(Rows from a spatial reasoning dataset)
* BEGIN *

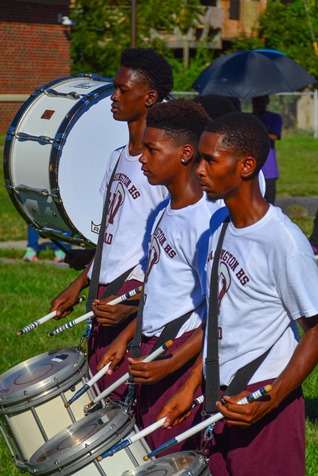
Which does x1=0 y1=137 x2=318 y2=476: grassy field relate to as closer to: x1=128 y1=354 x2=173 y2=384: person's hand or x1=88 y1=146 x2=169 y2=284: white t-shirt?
x1=88 y1=146 x2=169 y2=284: white t-shirt

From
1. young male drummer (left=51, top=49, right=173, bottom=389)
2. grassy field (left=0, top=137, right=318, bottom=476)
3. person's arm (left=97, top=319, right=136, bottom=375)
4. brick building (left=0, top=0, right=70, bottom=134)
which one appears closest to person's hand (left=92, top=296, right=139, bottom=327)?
young male drummer (left=51, top=49, right=173, bottom=389)

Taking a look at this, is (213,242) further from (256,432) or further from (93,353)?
(93,353)

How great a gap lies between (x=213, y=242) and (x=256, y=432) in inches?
25.9

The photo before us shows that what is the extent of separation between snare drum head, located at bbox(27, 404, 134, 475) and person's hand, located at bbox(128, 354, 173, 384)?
13 centimetres

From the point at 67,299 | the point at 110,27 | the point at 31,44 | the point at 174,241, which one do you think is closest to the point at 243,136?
the point at 174,241

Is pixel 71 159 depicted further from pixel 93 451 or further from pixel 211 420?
pixel 211 420

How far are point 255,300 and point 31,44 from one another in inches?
972

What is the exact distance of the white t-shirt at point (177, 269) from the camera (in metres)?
4.24

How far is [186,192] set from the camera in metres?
4.32

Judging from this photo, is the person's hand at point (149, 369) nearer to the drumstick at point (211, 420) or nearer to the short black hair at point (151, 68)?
the drumstick at point (211, 420)

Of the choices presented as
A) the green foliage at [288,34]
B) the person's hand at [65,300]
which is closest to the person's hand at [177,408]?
the person's hand at [65,300]

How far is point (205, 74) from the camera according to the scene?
13656mm

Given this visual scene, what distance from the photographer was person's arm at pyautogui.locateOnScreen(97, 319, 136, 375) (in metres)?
4.48

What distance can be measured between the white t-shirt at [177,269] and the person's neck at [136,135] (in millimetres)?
662
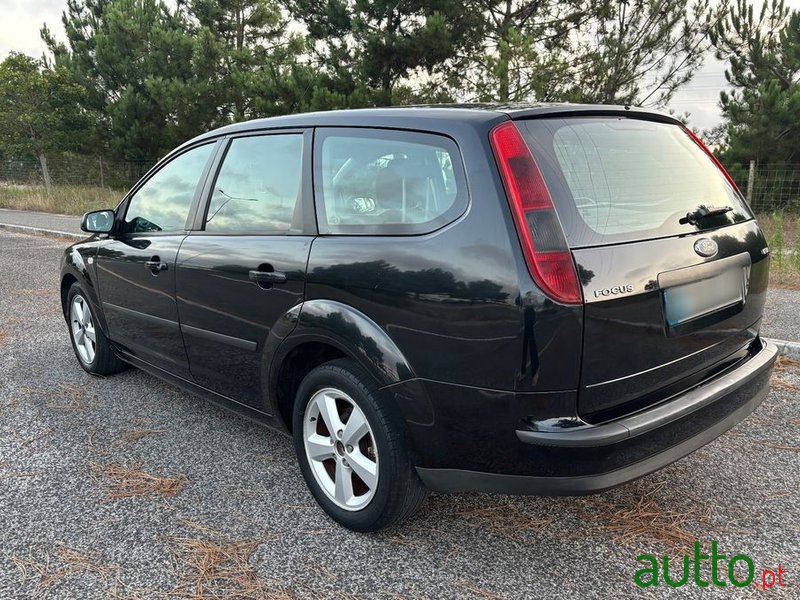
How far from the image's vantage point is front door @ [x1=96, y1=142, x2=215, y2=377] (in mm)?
3416

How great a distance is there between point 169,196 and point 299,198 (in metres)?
1.25

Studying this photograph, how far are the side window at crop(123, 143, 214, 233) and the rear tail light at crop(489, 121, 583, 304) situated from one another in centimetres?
189

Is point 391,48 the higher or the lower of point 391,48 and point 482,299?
the higher

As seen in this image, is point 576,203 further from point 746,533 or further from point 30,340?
point 30,340

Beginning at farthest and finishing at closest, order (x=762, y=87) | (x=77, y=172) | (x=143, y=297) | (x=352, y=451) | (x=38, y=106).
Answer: (x=77, y=172) < (x=38, y=106) < (x=762, y=87) < (x=143, y=297) < (x=352, y=451)

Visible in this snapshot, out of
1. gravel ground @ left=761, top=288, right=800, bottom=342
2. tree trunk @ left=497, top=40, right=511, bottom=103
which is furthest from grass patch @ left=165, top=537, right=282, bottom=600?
tree trunk @ left=497, top=40, right=511, bottom=103

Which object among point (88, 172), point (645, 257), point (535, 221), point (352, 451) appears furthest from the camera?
point (88, 172)

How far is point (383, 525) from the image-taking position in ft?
8.06

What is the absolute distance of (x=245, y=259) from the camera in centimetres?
288

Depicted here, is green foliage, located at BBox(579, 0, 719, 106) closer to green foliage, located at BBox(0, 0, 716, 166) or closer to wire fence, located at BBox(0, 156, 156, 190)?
green foliage, located at BBox(0, 0, 716, 166)

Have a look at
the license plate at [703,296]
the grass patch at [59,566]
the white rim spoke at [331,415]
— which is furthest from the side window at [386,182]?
the grass patch at [59,566]

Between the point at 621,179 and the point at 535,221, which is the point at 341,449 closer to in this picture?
the point at 535,221

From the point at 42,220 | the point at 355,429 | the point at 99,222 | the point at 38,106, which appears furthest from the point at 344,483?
the point at 38,106

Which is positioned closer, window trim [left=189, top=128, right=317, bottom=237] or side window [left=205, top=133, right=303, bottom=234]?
window trim [left=189, top=128, right=317, bottom=237]
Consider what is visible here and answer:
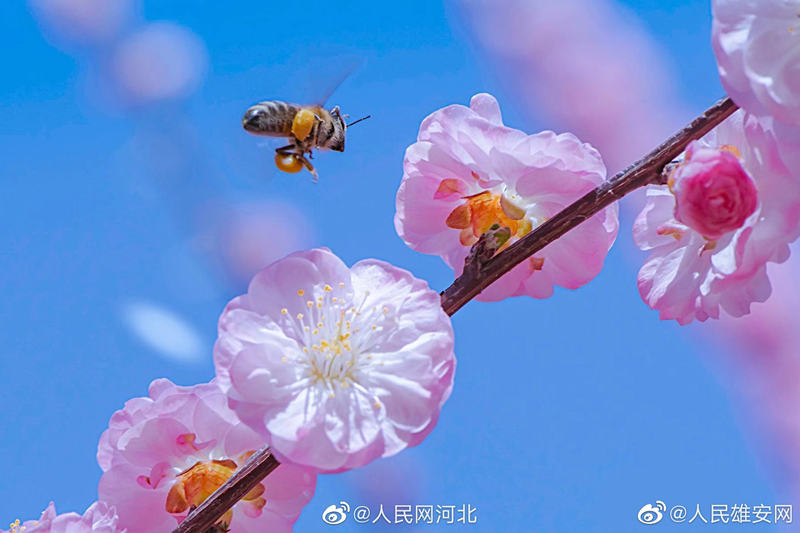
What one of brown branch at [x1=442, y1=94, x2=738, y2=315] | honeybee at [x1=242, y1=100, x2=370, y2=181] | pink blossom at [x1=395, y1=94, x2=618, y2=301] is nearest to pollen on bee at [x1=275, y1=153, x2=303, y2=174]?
honeybee at [x1=242, y1=100, x2=370, y2=181]

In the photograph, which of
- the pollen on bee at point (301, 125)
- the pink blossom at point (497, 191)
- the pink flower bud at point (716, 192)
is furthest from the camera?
the pollen on bee at point (301, 125)

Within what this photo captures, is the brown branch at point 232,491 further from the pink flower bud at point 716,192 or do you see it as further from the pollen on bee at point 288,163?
the pink flower bud at point 716,192

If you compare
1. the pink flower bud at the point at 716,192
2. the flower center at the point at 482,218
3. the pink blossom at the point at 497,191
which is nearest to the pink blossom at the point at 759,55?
the pink flower bud at the point at 716,192

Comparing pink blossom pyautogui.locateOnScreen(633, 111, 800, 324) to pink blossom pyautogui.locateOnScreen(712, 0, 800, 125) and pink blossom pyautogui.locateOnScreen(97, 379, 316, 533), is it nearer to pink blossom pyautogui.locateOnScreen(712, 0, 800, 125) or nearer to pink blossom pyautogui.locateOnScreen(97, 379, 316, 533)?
pink blossom pyautogui.locateOnScreen(712, 0, 800, 125)

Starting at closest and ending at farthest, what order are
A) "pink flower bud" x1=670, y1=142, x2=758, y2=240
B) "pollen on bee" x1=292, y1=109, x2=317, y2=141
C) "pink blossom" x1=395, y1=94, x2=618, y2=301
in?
1. "pink flower bud" x1=670, y1=142, x2=758, y2=240
2. "pink blossom" x1=395, y1=94, x2=618, y2=301
3. "pollen on bee" x1=292, y1=109, x2=317, y2=141

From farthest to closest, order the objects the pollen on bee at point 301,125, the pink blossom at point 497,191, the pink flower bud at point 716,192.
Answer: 1. the pollen on bee at point 301,125
2. the pink blossom at point 497,191
3. the pink flower bud at point 716,192
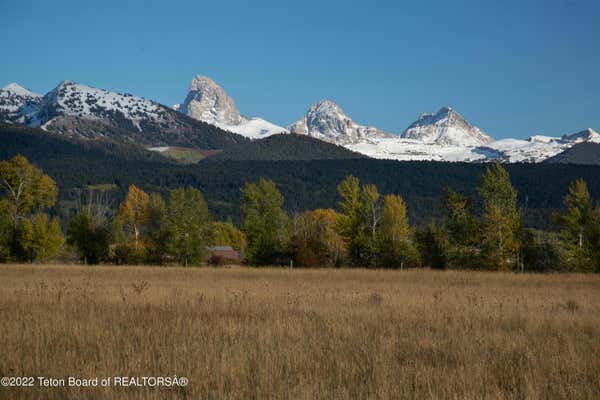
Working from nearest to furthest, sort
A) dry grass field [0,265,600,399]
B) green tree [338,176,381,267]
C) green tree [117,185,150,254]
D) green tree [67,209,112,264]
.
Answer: dry grass field [0,265,600,399], green tree [338,176,381,267], green tree [67,209,112,264], green tree [117,185,150,254]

* END *

## Given instruction
Rewrite the lines from the start of the rows through the line holding "13 centimetres", inclusive, as a Markdown table with columns No. and Text, numbering each line and skipping blank lines. Leave the pictures out of the answer.

## Completed task
| No. | Text |
|---|---|
| 1 | Which does x1=0 y1=137 x2=318 y2=476: grassy field relate to as closer to: x1=128 y1=354 x2=173 y2=384: person's hand or x1=88 y1=146 x2=169 y2=284: white t-shirt? |
| 2 | x1=88 y1=146 x2=169 y2=284: white t-shirt |
| 3 | From |
| 4 | 1. young male drummer (left=51, top=49, right=173, bottom=389) |
| 5 | 2. grassy field (left=0, top=137, right=318, bottom=476) |
| 6 | 3. person's arm (left=97, top=319, right=136, bottom=375) |
| 7 | 4. brick building (left=0, top=0, right=70, bottom=134) |
| 8 | which one appears closest to person's hand (left=92, top=296, right=139, bottom=327)? |
| 9 | young male drummer (left=51, top=49, right=173, bottom=389) |
| 10 | Taking a look at this, is (213,242) further from (256,432) or further from (93,353)? |
| 11 | (93,353) |
| 12 | How great a gap lies between (x=213, y=242) and (x=256, y=432) in inches? |
| 13 | 25.9 |
| 14 | The photo before us shows that what is the extent of separation between snare drum head, located at bbox(27, 404, 134, 475) and person's hand, located at bbox(128, 354, 173, 384)? |
| 15 | 13 centimetres |